Workspace and activity: Best to work on a metal, glass, plastic or granite surface and perhaps don an apron. Keep away from unvarnished wood and carpets, too! The kitchen or utility room is your best bet for this experiment. Keep an old cloth or kitchen roll to hand to wipe up any spillages.
Step 1: Mix half a teaspoon (about 3 ml) of bicarbonate of soda and one teaspoon of water in a shot glass.
Step 2: Add a drop of washing-up liquid and stir the mixture well.
Step 3: Add a teaspoon of your chosen household acid, and then stir again. Look out for the foam!
If you’re feeling scientific, make a note of how much foam is produced.
Step 4: Repeat steps 1-4 for as many household substances as you like.
You can alter the order of addition: it works just as well to mix the water and acid, then washing-up liquid, and finally bicarbonate of soda. For a bit of fun, try adding food colouring.
Step 5: Wash the solutions down the sink and clean up.
It won’t have escaped your attention that mixing bicarbonate of soda and acids such as lemon juice causes bubbles to form. The washing-up liquid simply traps the bubbles and keeps them in a foam for a few minutes. You can repeat the process without washing-up liquid to see what difference it makes.
What’s happening here? Bicarbonate of soda is a base, and it can neutralise acids, but most neutralisation reactions do not generate gas (i.e. bubbles). So why do these bubbles form when we neutralise with bicarbonate of soda? The answer lies in the chemical formula of bicarbonate of soda: NaHCO3.
Bicarbonate of soda, known to scientists as sodium bicarbonate, is an ionic compound that consists of equal numbers of sodium ions (Na+) and bicarbonate ions (HCO3−). The bicarbonate ion is the active part of the compound during a neutralisation reaction. It quenches acids by removing a hydrogen ion (H+) from them. The initial result is that bicarbonate (HCO3−) is converted to carbonic acid (H2CO3), but carbonic acid is unstable in most conditions and tends to decompose to water (H2O) and carbon dioxide (CO2).

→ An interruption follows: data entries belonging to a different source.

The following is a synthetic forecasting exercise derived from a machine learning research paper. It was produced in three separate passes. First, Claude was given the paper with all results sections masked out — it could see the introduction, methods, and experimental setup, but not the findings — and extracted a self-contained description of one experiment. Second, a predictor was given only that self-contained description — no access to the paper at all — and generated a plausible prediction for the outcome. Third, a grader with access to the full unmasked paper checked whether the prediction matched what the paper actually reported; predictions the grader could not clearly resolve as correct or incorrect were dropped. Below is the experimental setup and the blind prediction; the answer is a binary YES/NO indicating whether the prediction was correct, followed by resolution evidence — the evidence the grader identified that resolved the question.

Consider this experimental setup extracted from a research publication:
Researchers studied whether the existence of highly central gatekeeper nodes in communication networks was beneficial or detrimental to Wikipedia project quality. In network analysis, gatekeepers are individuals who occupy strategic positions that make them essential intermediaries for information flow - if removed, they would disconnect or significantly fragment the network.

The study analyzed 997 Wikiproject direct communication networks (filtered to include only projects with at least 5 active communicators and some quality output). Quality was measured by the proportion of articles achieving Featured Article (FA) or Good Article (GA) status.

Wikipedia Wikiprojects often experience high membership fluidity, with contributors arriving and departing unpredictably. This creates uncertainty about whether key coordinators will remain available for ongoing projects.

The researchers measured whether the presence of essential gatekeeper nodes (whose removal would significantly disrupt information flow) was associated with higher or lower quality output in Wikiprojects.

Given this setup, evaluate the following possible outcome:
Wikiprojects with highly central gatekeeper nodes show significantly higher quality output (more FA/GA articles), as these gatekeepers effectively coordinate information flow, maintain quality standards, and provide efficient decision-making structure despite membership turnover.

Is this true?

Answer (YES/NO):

It’s the CO2 that makes up the gas in the bubbles.
The individual steps can be shown as chemical equations, where “HA” represents any acid:
Transfer of a hydrogen ion from the acid to bicarbonate: HA + HCO3− → A− + H2CO3
Decomposition of carbonic acid into carbon dioxide and water: H2CO3 → H2O + CO2
The overall reaction for an acid HA can be described as follows:
HA + NaHCO3 → NaA + H2O + CO2
Sodium ions (Na+) and the remainder of the acid molecules after H+ is removed (A−) are left in solution after the reaction. They’re shown above as NaA, but you would only be able to isolate that as a pure compound if you removed all the water and washing-up liquid that’s also in the shot glass. These are the kinds of problems that keep chemists busy all day.
Acids of different strengths will cause this neutralisation reaction to go at different speeds, and the amounts of acid, bicarb, water and washing-up liquid you add also have an influence. Plenty to experiment with!